Because New Mexico’s alcohol taxes do not currently adjust for inflation, this year’s change in tax rates barely returns the state to the real tax rates on beer and wine as of 2017, and liquor as of 2019. At today’s level of inflation, the hike will be nearly erased by the state’s next 60-day session. The advocates had sought to make automatic adjustments for inflation going forward, another element of their bill that was killed.

Still, Mann-Lev said she hoped the energy during the legislative session would help grow a statewide coalition of people working together to push for changes next year.

In other places that have boosted taxes to raise the price of alcohol, study after study has shown they reduce excessive consumption and with it injuries and illness due to drinking.

New Mexico’s deepening public health crisis emboldened Mann-Lev and others to seek the tax increase this year amid signs of an altered legislative landscape.
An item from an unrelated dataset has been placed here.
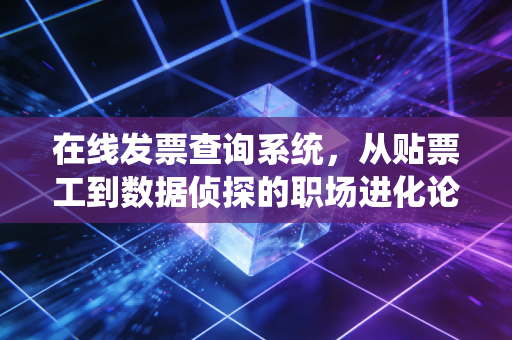 在线发票查询系统，从贴票工到数据侦探的职场进化论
In contrast to the campaign six years ago, which saw a similar tax proposal die in its first committee, this year’s proposal made it through multiple legislative committees.

In the final full day of the session, six lawmakers from the House and Senate negotiated between an already much reduced 5-cent hike senators had passed and the minuscule tax increase sought by the House. They wound up agreeing to rates for liquor and wine that were even lower than those passed by the House. 
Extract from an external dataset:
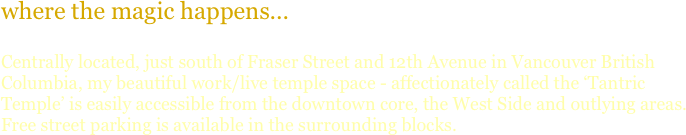where the magic happens...

Centrally located just west of Fraser Street on 13th Avenue in Vancouver British Columbia, my beautiful work/live temple space - affectionately called the ‘Tantric Lounge’ is easily accessible from the downtown core, the West Side and outlying areas.  Free street parking is available in the surrounding blocks.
Ultimately, the campaign didn’t survive a coordinated attack from businesses that profit from alcohol sales and their experienced lobbyists, who repeated arguments they made in 2017 that a tax increase would hurt businesses and cast doubt on the science that it would curb alcohol-related harms.
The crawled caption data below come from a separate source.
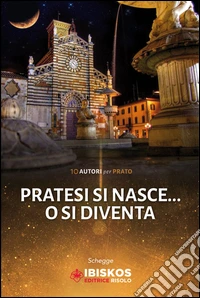 Pratesi si nasce... o si diventa libro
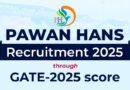 Pawan Hans Recruitment 2025 through GATE-2025 score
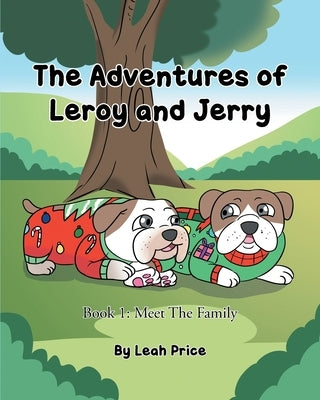 The Adventures of Leroy and Jerry: Meet the Family by Price, Leah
The alcohol industry — and in particular the world’s largest beer producer, Anheuser-Busch — has showered nearly three-quarters of a million dollars on New Mexico’s elected officials over the past decade. More than 200 candidates accepted the cash over that time, with two of every three dollars going to governors and a subset of lawmakers chairing specific legislative committees that decide the fate of bills affecting the industry.

In addition, many of the industry’s high-octane lobbyists are themselves former state lawmakers, government officials, or legislative staffers who have known sitting legislators for years or even decades. 

In legislative hearings, industry representatives opposing the tax increase repeatedly praised a different proposal to redirect all alcohol tax revenues to treatment and prevention. Currently, about half those revenues go into the state’s general fund. 

That measure wound up in the omnibus tax bill. Because of the enormous scale of the alcohol business, even the penny-per-drink tax increase passed by lawmakers is projected to generate $10 million a year, about $35 million less than the 5-cent tax hike the Senate had supported. The new tax rates will take effect in January 2024.

Ted Alcorn contributed to this report.